Rewrite all the records below, replacing each "church window" with "chapel window" and leaving everything else unchanged. Leave the pictures out of your answer.

>> start Source records

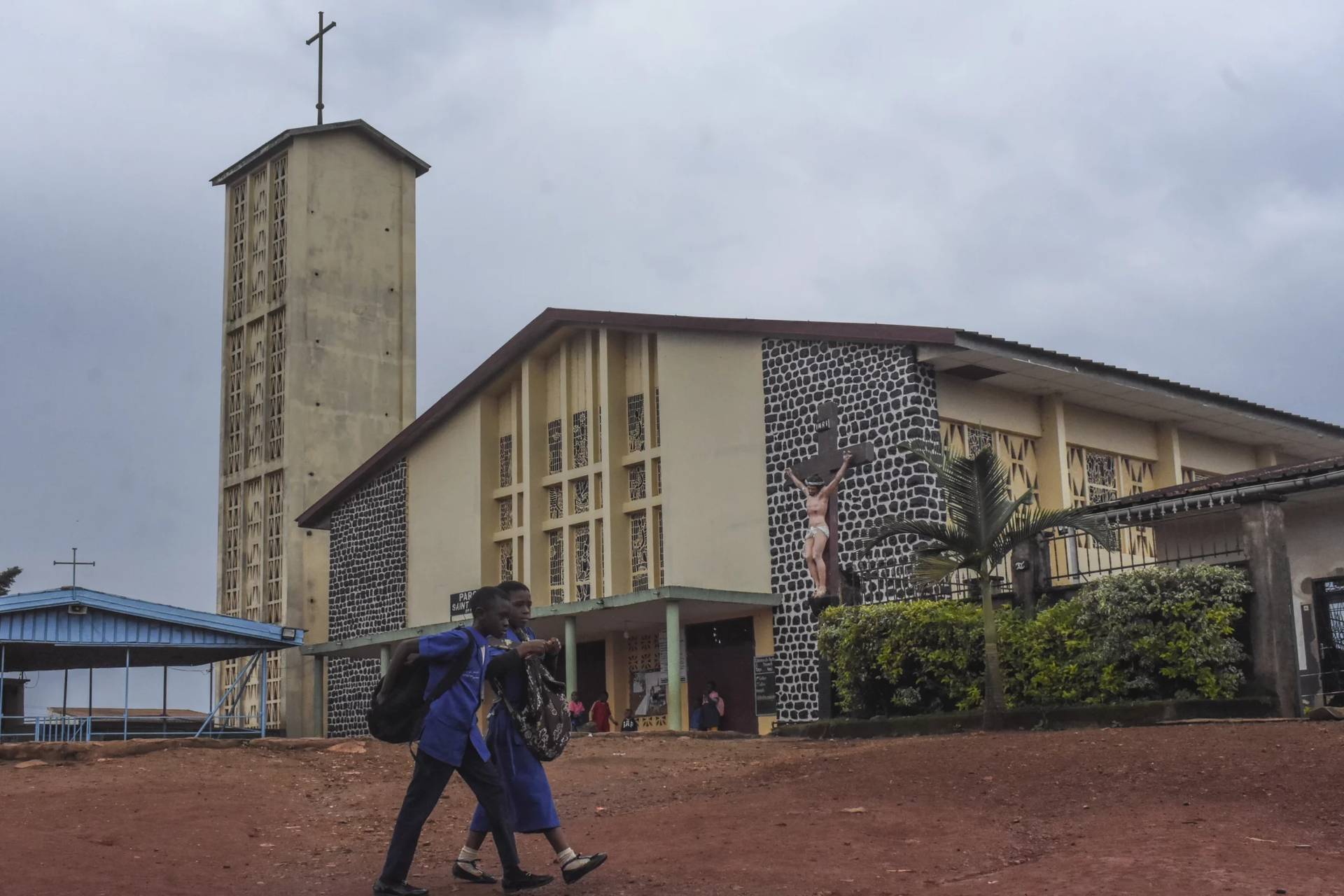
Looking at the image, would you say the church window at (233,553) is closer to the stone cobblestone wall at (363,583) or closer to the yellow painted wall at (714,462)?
the stone cobblestone wall at (363,583)

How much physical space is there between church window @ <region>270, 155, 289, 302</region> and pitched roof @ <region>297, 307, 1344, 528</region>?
7.95 meters

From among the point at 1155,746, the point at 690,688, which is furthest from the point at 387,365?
the point at 1155,746

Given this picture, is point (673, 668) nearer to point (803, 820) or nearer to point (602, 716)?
point (602, 716)

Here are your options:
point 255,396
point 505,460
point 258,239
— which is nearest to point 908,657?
point 505,460

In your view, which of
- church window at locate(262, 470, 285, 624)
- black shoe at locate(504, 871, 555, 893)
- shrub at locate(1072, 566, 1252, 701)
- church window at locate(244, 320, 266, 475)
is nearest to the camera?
black shoe at locate(504, 871, 555, 893)

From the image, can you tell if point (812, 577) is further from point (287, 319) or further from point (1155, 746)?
point (287, 319)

>> end Source records

The completed task
Looking at the image, would you say the chapel window at (233,553) is closer to the stone cobblestone wall at (363,583) or closer to the yellow painted wall at (714,462)?
the stone cobblestone wall at (363,583)

How much physical space is there between chapel window @ <region>270, 155, 289, 302</region> and pitched roof @ <region>297, 307, 1344, 528</region>?
7.95 meters

From among the point at 1155,746, the point at 690,688, which is furthest from the point at 387,365?
the point at 1155,746

Given this picture, is point (673, 668) nearer to point (803, 820) or nearer to point (602, 716)?
point (602, 716)

Here are your options:
point 255,396
point 505,460
point 258,239
— which is nearest to point 908,657?
point 505,460

In your view, which of
- chapel window at locate(262, 470, 285, 624)
- black shoe at locate(504, 871, 555, 893)
- shrub at locate(1072, 566, 1252, 701)
- chapel window at locate(244, 320, 266, 475)
is nearest to the camera?
black shoe at locate(504, 871, 555, 893)

From the image, can you tell if point (812, 577) is further from point (287, 319) or further from point (1155, 746)?
point (287, 319)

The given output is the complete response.